Es absurdo exigir a un artista ejemplaridad. El mérito de una obra se mide por su excelencia formal, no por su contribución al progreso moral del género humano. Hay muchos clásicos con un contenido moralmente reprobable. Tempestades de acero, de Ernst Jünger glorifica la guerra. También lo hace la Ilíada. Sade celebra el cieno y la degradación. Hamsun simpatizó con los nazis, pero su obra no es una oda al totalitarismo. Su impulso fundamental es la nostalgia de la tierra, que incluye una tenaz resistencia al mundo moderno. Sus prejuicios no contaminan sus libros. No hay comentarios antisemitas, como sí los hay en Karl Marx, ni odio clase. Su exaltación del individualismo es un tributo al heroísmo del ser humano en su perpetua lucha contra la naturaleza, no una versión del superhombre de Nietzsche. Al margen de sus actos, a veces censurables, Hamsun se dejó seducir por la utopía de un porvenir donde la civilización y la naturaleza por fin se reconciliarían, poniendo fin a una trágica escisión. Creyó que el nazismo era la cosmovisión que esperaba, la revolución cultural que acercaría al hombre a sus orígenes. Heidegger se dejó arrastrar por un espejismo semejante. La sombra de Hitler siempre les perseguirá, pero es evidente que sus libros exceden largamente esa mancha.
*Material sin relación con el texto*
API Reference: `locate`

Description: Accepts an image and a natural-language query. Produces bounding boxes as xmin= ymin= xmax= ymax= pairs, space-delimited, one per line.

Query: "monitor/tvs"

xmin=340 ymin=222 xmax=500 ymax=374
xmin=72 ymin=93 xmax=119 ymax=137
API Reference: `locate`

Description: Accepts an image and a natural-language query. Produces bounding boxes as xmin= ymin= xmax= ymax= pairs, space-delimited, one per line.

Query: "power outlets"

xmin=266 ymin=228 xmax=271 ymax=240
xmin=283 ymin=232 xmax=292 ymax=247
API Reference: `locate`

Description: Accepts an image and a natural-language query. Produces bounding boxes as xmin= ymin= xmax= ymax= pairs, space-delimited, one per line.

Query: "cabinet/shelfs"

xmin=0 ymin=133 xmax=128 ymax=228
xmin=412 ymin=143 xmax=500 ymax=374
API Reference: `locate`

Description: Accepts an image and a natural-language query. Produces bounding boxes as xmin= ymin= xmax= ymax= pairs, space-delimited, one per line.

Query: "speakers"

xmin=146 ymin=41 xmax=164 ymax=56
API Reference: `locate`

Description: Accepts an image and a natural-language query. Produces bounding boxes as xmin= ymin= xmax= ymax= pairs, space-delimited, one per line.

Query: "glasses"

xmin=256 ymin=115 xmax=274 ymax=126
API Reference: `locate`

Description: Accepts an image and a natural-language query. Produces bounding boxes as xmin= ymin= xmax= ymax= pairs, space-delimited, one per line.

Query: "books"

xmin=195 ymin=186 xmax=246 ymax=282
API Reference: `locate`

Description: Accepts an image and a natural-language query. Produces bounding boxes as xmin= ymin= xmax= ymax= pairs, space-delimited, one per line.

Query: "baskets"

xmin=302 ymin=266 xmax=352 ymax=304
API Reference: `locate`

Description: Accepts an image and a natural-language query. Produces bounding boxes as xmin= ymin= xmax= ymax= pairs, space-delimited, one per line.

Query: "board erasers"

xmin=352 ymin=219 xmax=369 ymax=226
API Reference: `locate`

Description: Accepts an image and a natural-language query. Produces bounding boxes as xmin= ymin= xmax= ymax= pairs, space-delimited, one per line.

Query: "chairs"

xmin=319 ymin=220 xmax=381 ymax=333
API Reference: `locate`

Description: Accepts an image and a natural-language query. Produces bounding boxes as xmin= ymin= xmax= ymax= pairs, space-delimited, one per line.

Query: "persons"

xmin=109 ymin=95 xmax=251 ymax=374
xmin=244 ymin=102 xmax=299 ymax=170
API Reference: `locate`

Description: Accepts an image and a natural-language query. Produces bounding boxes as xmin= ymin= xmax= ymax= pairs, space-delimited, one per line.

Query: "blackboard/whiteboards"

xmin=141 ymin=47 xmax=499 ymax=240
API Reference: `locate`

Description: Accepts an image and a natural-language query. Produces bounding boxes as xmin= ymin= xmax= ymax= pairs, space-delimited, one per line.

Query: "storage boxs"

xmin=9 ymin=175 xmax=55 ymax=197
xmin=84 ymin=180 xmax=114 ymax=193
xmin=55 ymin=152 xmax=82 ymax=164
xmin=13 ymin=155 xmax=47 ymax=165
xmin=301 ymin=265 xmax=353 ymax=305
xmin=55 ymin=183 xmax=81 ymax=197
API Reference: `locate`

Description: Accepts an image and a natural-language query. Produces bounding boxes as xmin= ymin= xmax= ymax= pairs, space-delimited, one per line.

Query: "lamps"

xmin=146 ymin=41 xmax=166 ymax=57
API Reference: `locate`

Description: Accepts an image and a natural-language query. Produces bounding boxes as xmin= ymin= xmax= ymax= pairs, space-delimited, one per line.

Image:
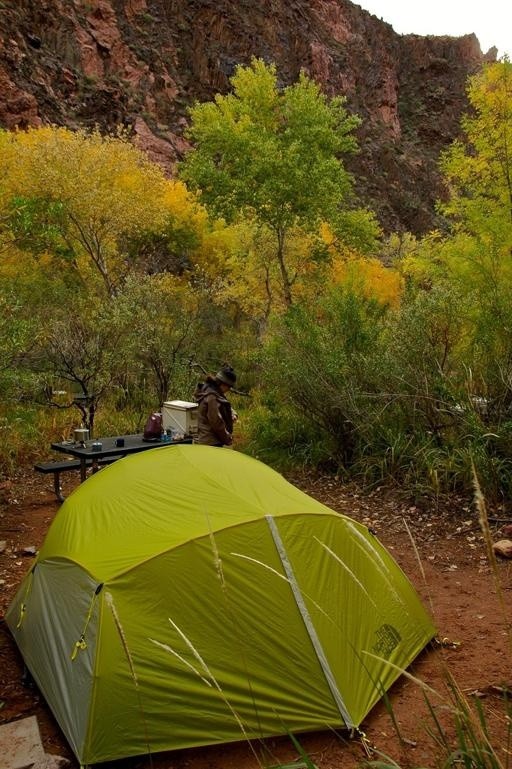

Hamsun merece salir del noveno círculo del Infierno de Dante. Tal vez no como hombre, pero sí como escritor.

Bibliografía

Las bellas y cuidadas ediciones de Nórdica han puesto a disposición del lector español las obras más importantes de Knut Hamsun. En 2009, Nórdica publicó la rigurosa y lírica biografía de Ingar Sletten Kolloen, Knut Hamsun. Soñador y conquistador, traducida por Anne-Lise Cloetta e Inés Armesto. Desde aquí agradezco a Nórdica su cortesía de los últimos años, pues me ha enviado un caudal de libros que ha embellecido mi biblioteca.